§ Texte d'étude:
---

Micro en main, le réalisateur les accueille d'une voix bienveillante, caressante. Il connaît les blessures intimes des anciens d'Algérie. Sept ans au moins qu'il vit avec. Depuis que Simone de Bollardière, la veuve du général qui « osa dire non » à la torture, l'entraîna un jour de 2008 à l'assemblée des « 4 ACG ».
C'est cette association lancée par des paysans du Tarn qui a brisé le silence. « Ils se sont mis à parler, poursuit Emmanuel Audrain, et se sont aperçus : "On a tous vécu la même chose". » Il raconte lentement puis il conclut en désamorçant le malentendu qui guette : « C'est l'histoire de sept hommes, pas de la guerre d'Algérie. »
Retour sur une douleur interdite
• L'histoire du film, les acteurs, le DVD et ses Compléments : voir le blog Retour en Algérie
• Retrouver le commentaire paru sur Rebelles non-violents lors de la sortie du film.
• Voir aussi le portrait publié en 2011 de Rémi Serres, paysan retraité du Tarn, cheville-ouvrière de l'association 4ACG :
Rémi Serres a mal à sa guerre et à sa terre
« Personne n'était intéressé par ça... »
Il poursuit : « J'aimerais poser la question à ceux qui sont allés en Algérie. Arrivez-vous à en parler avec vos enfants, les petits enfants... Oui, Monsieur ?.. » « Personne n'était intéressé par ça... » lâche l'ancien soldat ; aujourd'hui encore... » Le cinéaste-médiateur parle alors de Gilles Champain, l'un des sept de "Retour en Algérie" qui a fini par « offrir à son fils et sa fille le récit de sa vie ; il va maintenant dans les lycées : "J'ai un devoir de vérité," dit-il ».
« Vous avez raison mais… »
Mais « tous les jours, dix jeunes tombaient, ce n'est pas assez souligné dans le film », reproche une voix. Et les crimes de l'autre bord ? » Emmanuel Audrain répond : « Vous avez raison mais ce n'était pas le projet du film de faire le bilan de la guerre d'Algérie. » Souvent la salle elle-même vient le conforter : « Un jour, en 2009, raconte une autre voix, j'étais à l'hôpital et j'ai lu dans les Cahiers de l'Histoire que sous Monsieur Thiers, on prenait les Algériens pour des "inférieurs." Ah ça ne m'a pas fait de bien ! »

---

§ Jeu de données:

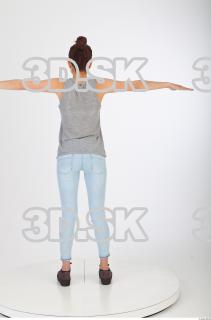 Whole body blue jeans gray T-pose woman singlet of Molly…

---

§ Consignes:
a - D'après le texte sur le film « Retour en Algérie », en quelle année Simone de Bollardière a-t-elle entraîné le réalisateur à l'assemblée des « 4 ACG » ?
b - Poursuivez le texte sur le film « Retour en Algérie » à partir de sa dernière phrase.

§ Corrigé:
a - En 2008.

b -
Mais la discussion est toujours sur un fil. Soudain, un ancien appelé lance : « Ceux de là-bas, qu'ils nous laissent en paix chez nous ; moi, je suis raciste : chacun chez soi. » Libérer la parole exorcice les tourments mais lâche aussi parfois les vieux démons, Front National aidant. Comment répondre à cela ? Sur le coup, Emmanuel Audrain n'a pas su et se le reprochait plus tard. Comprendre sans toujours accepter : pas simple...
« Il a su filmer les fêlures, entendre les douleurs »
C'est une petite musique dans le silence des grands médias mais elle est nécessaire. Indispensable aussi à son auteur. Le cinéma engagé au plus près des gens, c'est sa passion. Il a toujours offert « une écoute formidable à ceux que la vie a malmenés. Il a su filmer les fêlures, entendre les douleurs. Et nous les restituer avec une immense pudeur », écrit Caroline Troin sur le site Bretagne et Diversité (voir ci-dessous).
« On a besoin de partager ça »
Appris les mots qui apaisent, entraînent dans la réflexion les contradicteurs les plus résolus. Par la suite, est venu notamment "Le testament de Tibhirine", (2006), le drame des moines assassinés en Algérie en 1996. Inévitablement, parfois, des anciens d'Algérie étaient déjà dans la salle, tel un ancien parachutiste compagnon de régiment de l'un des moines. « Dans notre régiment, a-t-il témoigné, on ne torturait pas, par contre la torture s'est faite à grande échelle, oui. C'est une "tache" que nous, les militaires, continuons tous à porter. »
Aujourd'hui, avec "Retour en Algérie", l'incertitude est totale quand la soirée commence. « Parfois tu te fais agresser mais tu réponds : "Dites bien le fond de votre pensée" ; je viens à côté, je mets la main sur l'épaule quand le gars est ému. L'important est qu'on se parle, qu'on échange. Alors, il finit par dire : "D'accord, je comprends". Rencontrer des gens, c'est le plus beau des voyages. »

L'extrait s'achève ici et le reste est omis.